Doch Europa schottet sich zunehmend ab, indem es seine Grenzen streng bewacht – ähnlich wie die Vereinigten Staaten ihre Grenze zu Mexiko. Van Lohuizen hat die Situation von Menschen, die auf den Dächern von Zügen durch Mexiko bis an die Grenze fahren und ihr letztes Geld Schleppern zahlen, um in die USA zu gelangen, ebenfalls miterlebt. Er beschreibt diese Etappe als eine der schwierigsten seiner Reise. Auf einigen seiner Bilder hat er Jugendliche abgelichtet, die beim Versuch der Ausreise von den Zügen heruntergefallen sind; 18-jährige Jungen, die jetzt an Krücken gehen oder im Rollstuhl sitzen. Ihr Wunsch war es, den Kontinent zu verlassen und in die USA auszuwandern, um dort ihre Familienangehörigen zu sehen und ein besseres Leben zu finden.
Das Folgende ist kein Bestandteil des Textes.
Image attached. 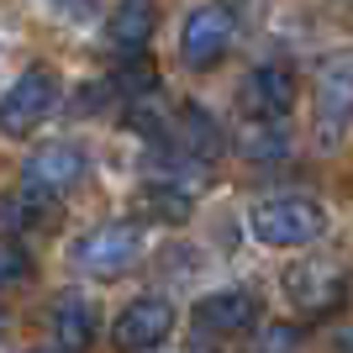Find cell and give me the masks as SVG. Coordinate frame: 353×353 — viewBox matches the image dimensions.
<instances>
[{"mask_svg":"<svg viewBox=\"0 0 353 353\" xmlns=\"http://www.w3.org/2000/svg\"><path fill=\"white\" fill-rule=\"evenodd\" d=\"M248 227L264 248H306L327 232V211L311 195H269L248 211Z\"/></svg>","mask_w":353,"mask_h":353,"instance_id":"1","label":"cell"},{"mask_svg":"<svg viewBox=\"0 0 353 353\" xmlns=\"http://www.w3.org/2000/svg\"><path fill=\"white\" fill-rule=\"evenodd\" d=\"M148 253V227L143 221H101L74 243V264L95 280H121L127 269L143 264Z\"/></svg>","mask_w":353,"mask_h":353,"instance_id":"2","label":"cell"},{"mask_svg":"<svg viewBox=\"0 0 353 353\" xmlns=\"http://www.w3.org/2000/svg\"><path fill=\"white\" fill-rule=\"evenodd\" d=\"M59 101H63V79H59V74L48 69V63L27 69L6 95H0V132H6V137L37 132V127L59 111Z\"/></svg>","mask_w":353,"mask_h":353,"instance_id":"3","label":"cell"},{"mask_svg":"<svg viewBox=\"0 0 353 353\" xmlns=\"http://www.w3.org/2000/svg\"><path fill=\"white\" fill-rule=\"evenodd\" d=\"M316 143L322 148H338L343 132L353 127V53H332L316 74Z\"/></svg>","mask_w":353,"mask_h":353,"instance_id":"4","label":"cell"},{"mask_svg":"<svg viewBox=\"0 0 353 353\" xmlns=\"http://www.w3.org/2000/svg\"><path fill=\"white\" fill-rule=\"evenodd\" d=\"M232 37H237V11L232 6H221V0L195 6V11L185 16V27H179V59L190 63V69H216V63L227 59Z\"/></svg>","mask_w":353,"mask_h":353,"instance_id":"5","label":"cell"},{"mask_svg":"<svg viewBox=\"0 0 353 353\" xmlns=\"http://www.w3.org/2000/svg\"><path fill=\"white\" fill-rule=\"evenodd\" d=\"M85 169H90V153L79 143H43L21 163V190L37 195V201H53V195L74 190L85 179Z\"/></svg>","mask_w":353,"mask_h":353,"instance_id":"6","label":"cell"},{"mask_svg":"<svg viewBox=\"0 0 353 353\" xmlns=\"http://www.w3.org/2000/svg\"><path fill=\"white\" fill-rule=\"evenodd\" d=\"M169 332H174V306L163 295H137L132 306H121V316L111 322V348L153 353L159 343H169Z\"/></svg>","mask_w":353,"mask_h":353,"instance_id":"7","label":"cell"},{"mask_svg":"<svg viewBox=\"0 0 353 353\" xmlns=\"http://www.w3.org/2000/svg\"><path fill=\"white\" fill-rule=\"evenodd\" d=\"M343 290H348V280H343V264H332V259H301V264H290V274H285V295H290L306 316L338 311Z\"/></svg>","mask_w":353,"mask_h":353,"instance_id":"8","label":"cell"},{"mask_svg":"<svg viewBox=\"0 0 353 353\" xmlns=\"http://www.w3.org/2000/svg\"><path fill=\"white\" fill-rule=\"evenodd\" d=\"M290 105H295V69L290 63H259L243 79V111L253 121H285Z\"/></svg>","mask_w":353,"mask_h":353,"instance_id":"9","label":"cell"},{"mask_svg":"<svg viewBox=\"0 0 353 353\" xmlns=\"http://www.w3.org/2000/svg\"><path fill=\"white\" fill-rule=\"evenodd\" d=\"M259 322V301L253 290H211L206 301H195V327L206 338H237Z\"/></svg>","mask_w":353,"mask_h":353,"instance_id":"10","label":"cell"},{"mask_svg":"<svg viewBox=\"0 0 353 353\" xmlns=\"http://www.w3.org/2000/svg\"><path fill=\"white\" fill-rule=\"evenodd\" d=\"M163 148H174L195 163H211L221 153V127L211 121V111L201 105H185L179 117H169V132H163Z\"/></svg>","mask_w":353,"mask_h":353,"instance_id":"11","label":"cell"},{"mask_svg":"<svg viewBox=\"0 0 353 353\" xmlns=\"http://www.w3.org/2000/svg\"><path fill=\"white\" fill-rule=\"evenodd\" d=\"M153 27H159L153 0H117L111 21H105V37H111V48L121 59H143V48L153 43Z\"/></svg>","mask_w":353,"mask_h":353,"instance_id":"12","label":"cell"},{"mask_svg":"<svg viewBox=\"0 0 353 353\" xmlns=\"http://www.w3.org/2000/svg\"><path fill=\"white\" fill-rule=\"evenodd\" d=\"M101 322H95V306L85 295H59L53 301V348L59 353H85L95 343Z\"/></svg>","mask_w":353,"mask_h":353,"instance_id":"13","label":"cell"},{"mask_svg":"<svg viewBox=\"0 0 353 353\" xmlns=\"http://www.w3.org/2000/svg\"><path fill=\"white\" fill-rule=\"evenodd\" d=\"M195 211V195L179 190V185H163V179H148L132 201V221H159V227H185Z\"/></svg>","mask_w":353,"mask_h":353,"instance_id":"14","label":"cell"},{"mask_svg":"<svg viewBox=\"0 0 353 353\" xmlns=\"http://www.w3.org/2000/svg\"><path fill=\"white\" fill-rule=\"evenodd\" d=\"M237 153L253 163H274L290 153V132H285V121H253L248 132L237 137Z\"/></svg>","mask_w":353,"mask_h":353,"instance_id":"15","label":"cell"},{"mask_svg":"<svg viewBox=\"0 0 353 353\" xmlns=\"http://www.w3.org/2000/svg\"><path fill=\"white\" fill-rule=\"evenodd\" d=\"M32 274V253L16 243V237H0V290Z\"/></svg>","mask_w":353,"mask_h":353,"instance_id":"16","label":"cell"},{"mask_svg":"<svg viewBox=\"0 0 353 353\" xmlns=\"http://www.w3.org/2000/svg\"><path fill=\"white\" fill-rule=\"evenodd\" d=\"M43 211V201L37 195H27V190H16L11 201H0V227L6 232H21V227H32V216Z\"/></svg>","mask_w":353,"mask_h":353,"instance_id":"17","label":"cell"},{"mask_svg":"<svg viewBox=\"0 0 353 353\" xmlns=\"http://www.w3.org/2000/svg\"><path fill=\"white\" fill-rule=\"evenodd\" d=\"M295 343H301V332H295V327H264L253 353H295Z\"/></svg>","mask_w":353,"mask_h":353,"instance_id":"18","label":"cell"},{"mask_svg":"<svg viewBox=\"0 0 353 353\" xmlns=\"http://www.w3.org/2000/svg\"><path fill=\"white\" fill-rule=\"evenodd\" d=\"M53 6H59V16H69V6H79V16L95 11V0H53Z\"/></svg>","mask_w":353,"mask_h":353,"instance_id":"19","label":"cell"},{"mask_svg":"<svg viewBox=\"0 0 353 353\" xmlns=\"http://www.w3.org/2000/svg\"><path fill=\"white\" fill-rule=\"evenodd\" d=\"M32 353H59V348H32Z\"/></svg>","mask_w":353,"mask_h":353,"instance_id":"20","label":"cell"},{"mask_svg":"<svg viewBox=\"0 0 353 353\" xmlns=\"http://www.w3.org/2000/svg\"><path fill=\"white\" fill-rule=\"evenodd\" d=\"M0 332H6V311H0Z\"/></svg>","mask_w":353,"mask_h":353,"instance_id":"21","label":"cell"}]
</instances>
Ein zweifelhafter zweckrationaler Diskurs hat sich unter Politikern durchgesetzt.

Migration verläuft keineswegs vertikal gen USA, sondern verändert sich stetig, hat van Lohuizen festgestellt, und sie ist Ergebnis der sozioökonomischen Verhältnisse der Länder, aus denen die Menschen fliehen. Wie sich Migration im 21. Jahrhundert verändert hat und inwiefern Europa eine Verantwortung gegenüber Flüchtlingen hat, darum wird es am kommenden Donnerstag, dem 23. Oktober, um 19 Uhr 30 beim von der woxx und Radio 100,7 moderierten Werkstattgespräch „Migration im 21. Jahrhundert“ mit Kadir van Lohuizen im CNA gehen.